### WORK REQUEST
Below are some records. Retype exactly the lines from the one containing "Liftable multi-layer laver" through the one containing "Foto 30 van Galvanistraat 17-BS", both included, skipping every picture.

### TASK MATERIAL
----

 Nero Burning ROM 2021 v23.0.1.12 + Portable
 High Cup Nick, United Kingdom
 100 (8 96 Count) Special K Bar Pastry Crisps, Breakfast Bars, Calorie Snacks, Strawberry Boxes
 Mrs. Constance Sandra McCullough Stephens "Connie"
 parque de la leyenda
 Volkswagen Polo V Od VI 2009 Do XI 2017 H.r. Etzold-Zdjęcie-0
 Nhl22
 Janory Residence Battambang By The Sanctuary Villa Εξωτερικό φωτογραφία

----

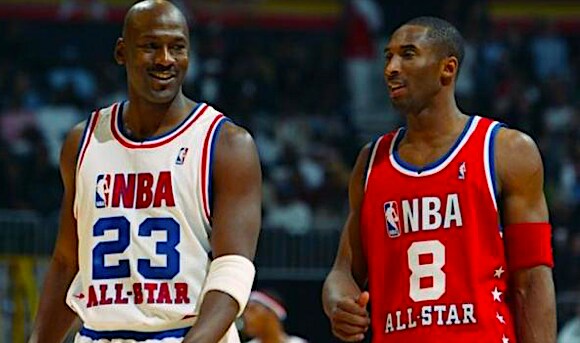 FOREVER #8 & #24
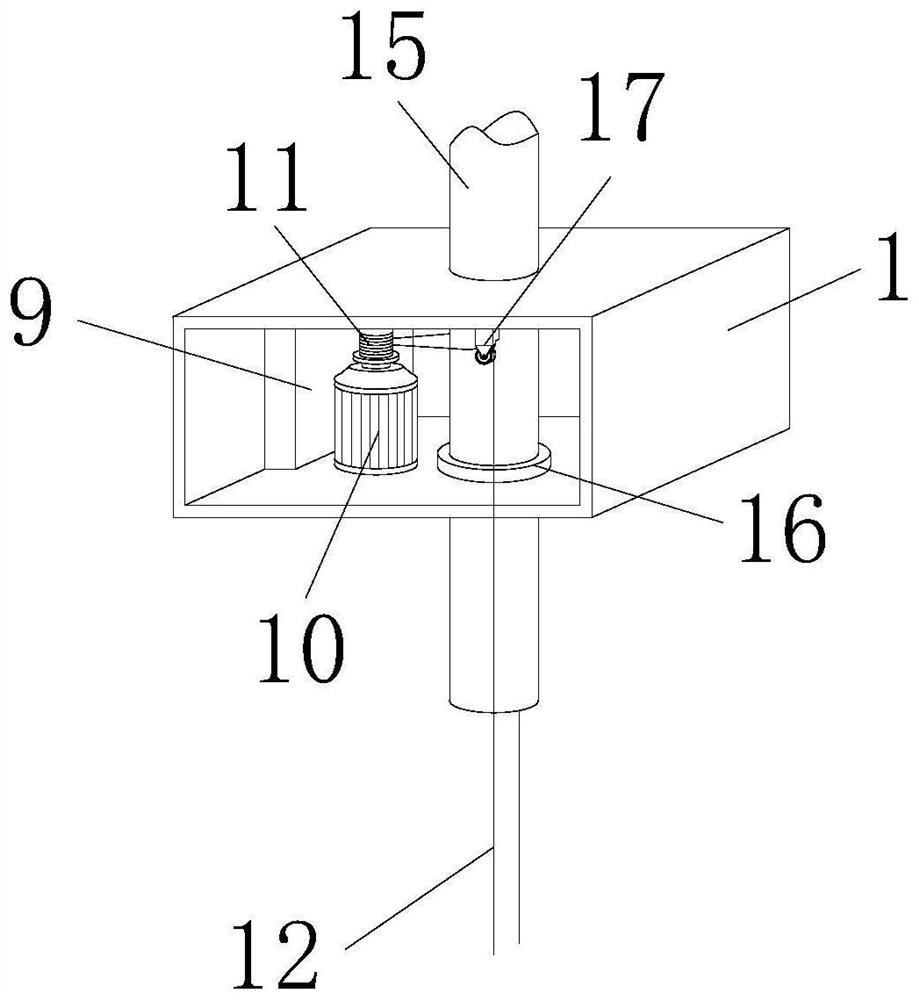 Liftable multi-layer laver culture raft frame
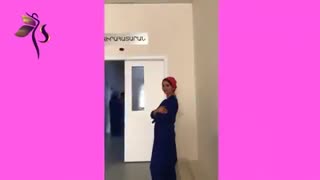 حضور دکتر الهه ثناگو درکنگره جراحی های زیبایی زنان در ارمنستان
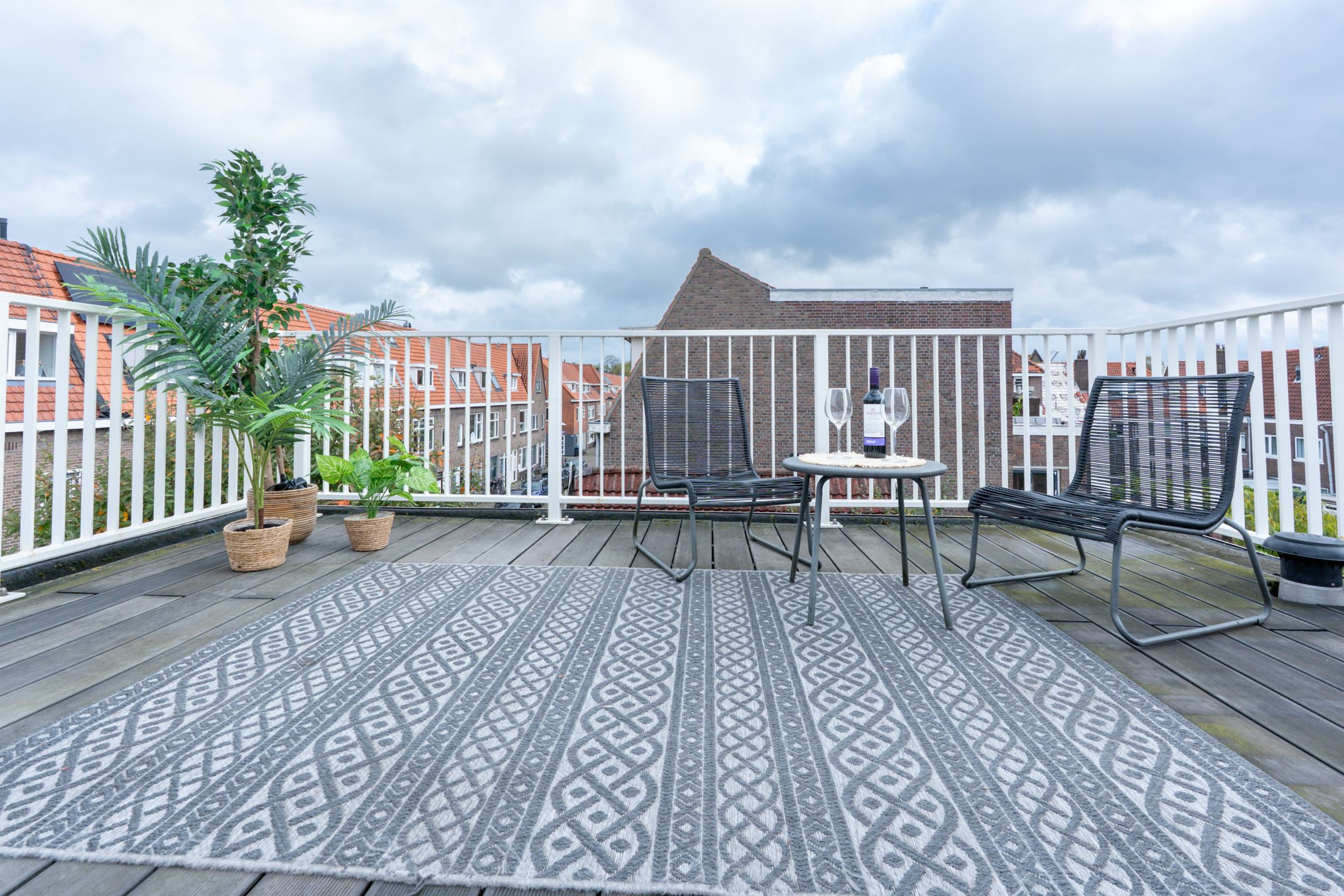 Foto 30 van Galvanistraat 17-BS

----

### WRITTEN ANSWER
 Liftable multi-layer laver culture raft frame
 حضور دکتر الهه ثناگو درکنگره جراحی های زیبایی زنان در ارمنستان
 Foto 30 van Galvanistraat 17-BS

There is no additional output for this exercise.